Red Sox

Here’s why Don Orsillo wasn’t part of the Jerry Remy tribute

Orsillo was notably left out of the Red Sox' ceremony honoring Remy, Orsillo's former broadcast partner, on Thursday night.

Red Sox Jerry Remy
Boston Red Sox Hall of Famer Jim Rice records the moment as former teammates gathered to honor the late Jerry Remy. Barry Chin/Globe Staff

On a night at Fenway Park where the focus was supposed to be on a tribute to the late Jerry Remy, the Red Sox were caught in a maelstrom of backlash after Don Orsillo, Remy’s play-by-play partner on NESN’s game broadcasts for 15 years, tweeted that the team did not use a video message he had put together.

Orsillo, now a television play-by-play voice for the San Diego Padres, remains a sensitive subject for a large segment of Red Sox fans. The Red Sox and NESN underestimated his popularity in tandem with Remy when they decided not to renew his contract after the 2015 season, choosing instead to move Dave O’Brien over from the radio booth.


When news broke late that season that he would not be back, it led to a scene on the final day of the season in which Red Sox players came out of the dugout to salute Orsillo in the booth while he and Remy wiped away tears. Six years later, it remains a sensitive issue.

After messaging with Orsillo Wednesday night and talking to NESN and Red Sox personnel on background, this sounds more like a case of miscommunication than an intended slight, though it also must be noted that the Red Sox could have avoided all of this simply by showing his video.

Here’s how the whole thing played out: The Red Sox did reach out to Orsillo approximately a week ago to be part of the ceremony in-person. Both the Red Sox and Orsillo acknowledge this, though there was some confusion initially about whether he was invited at all because he used the phrase “[it] wasn’t on the table” to explain why he couldn’t be here.
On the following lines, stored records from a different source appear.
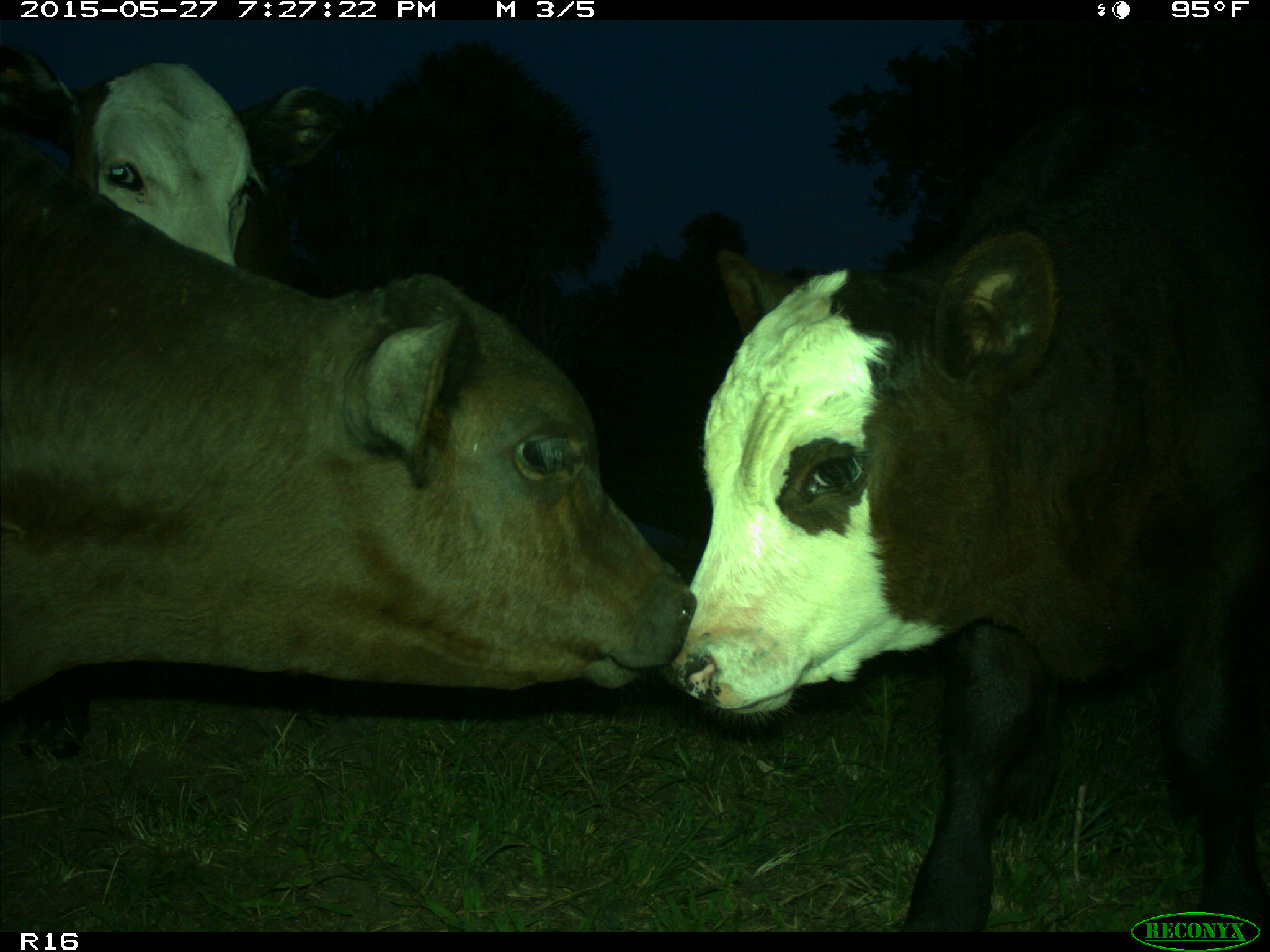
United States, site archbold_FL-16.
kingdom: Animalia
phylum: Chordata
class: Mammalia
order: Artiodactyla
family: Bovidae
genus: Bos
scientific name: Bos taurus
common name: domestic cow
Orsillo clarified that he couldn’t make it because the Padres had a game in San Diego Thursday. He told the Red Sox this when they reached out a week ago, so they gave him the option of recording a video to be used in the ceremony, like he did for Dustin Pedroia’s retirement festivities last June.
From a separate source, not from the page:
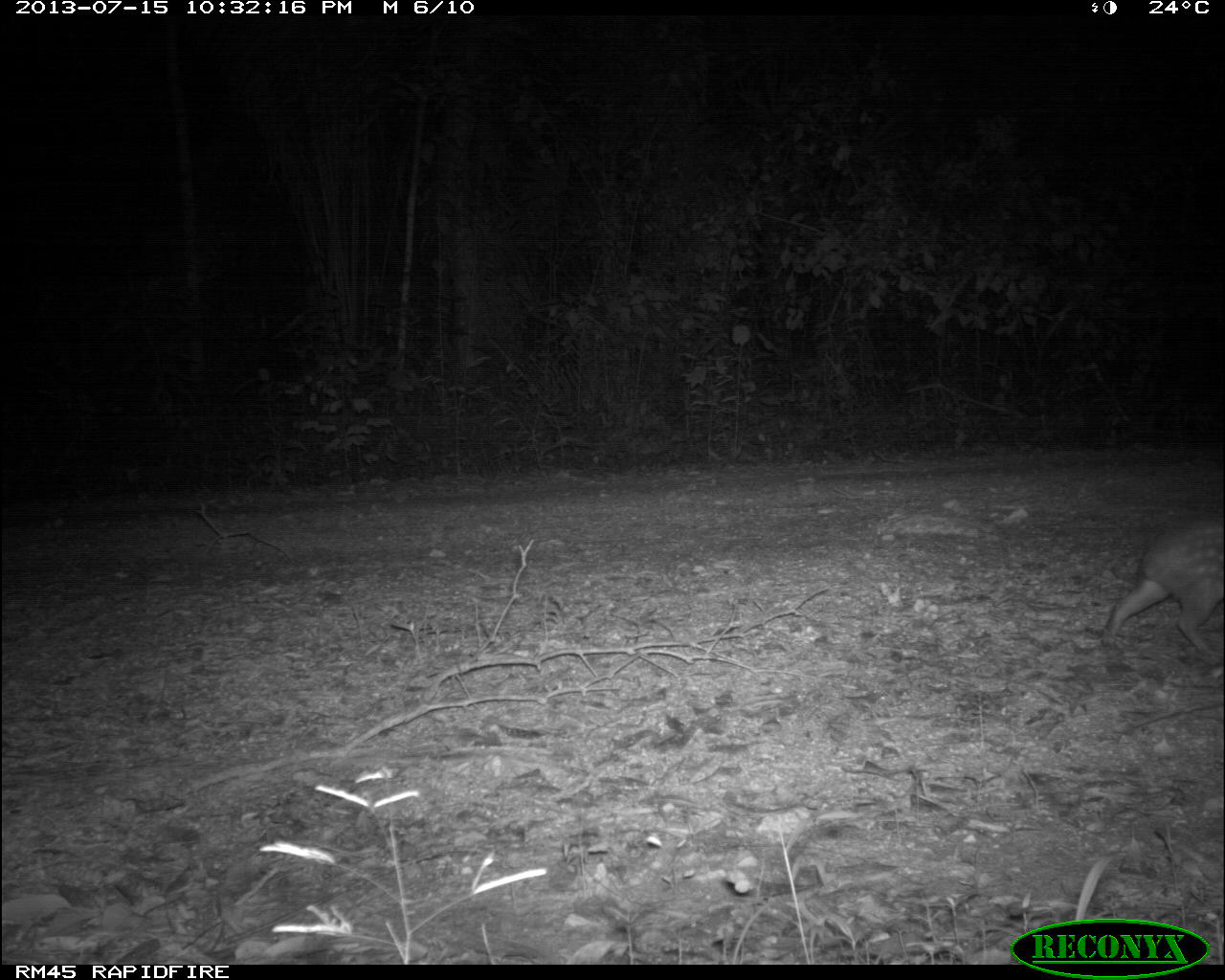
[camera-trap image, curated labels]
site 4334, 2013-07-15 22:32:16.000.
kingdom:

Orsillo recorded a video and tried to send it to the Red Sox. He was told then, he said, that it wasn’t needed.

The Red Sox’ explanation? The suggestion of sending a video came before the ceremony had entirely been planned. Ultimately, the decision was made not to use any videos of speakers at all.

Given how it ended for Orsillo here, and his lingering disappointment about how it went down even with all the success he’s found in San Diego, it’s understandable fans would suspect the Red Sox were being petty. But it bears noting that Orsillo was a significant part of NESN’s hour-long tribute program to Remy. It’s not as if they are treating him as persona non grata.

Ultimately, the Red Sox should have found a way to show his video, which was roughly 30 seconds long. Sean McDonough, the play-by-play voice alongside Remy from 1996 through 2004 (in a smaller role later on) and the one who tagged him with the “RemDawg” persona, spoke at the ceremony. There should have been a way to let Orsillo acknowledge his late friend, too. And Orsillo should have waited to air his grievance for another day or two. It detracted from what was a remarkable ceremony, which included the return of many of Remy’s teammates from his playing days, including Carl Yastrzemski, Fred Lynn, Dwight Evans, and his old double-play partner, Rick Burleson, as well as NESN’s Jim Rice and Dennis Eckersley.


In a way, the whole controversy made me wonder what Remy would have said about it. Whenever something ridiculous would happen involving NESN and the Red Sox, I’d inevitably get a text from him that said something along the lines of, “Can you believe this [nonsense]?”

He is deeply missed, which was supposed to be the point.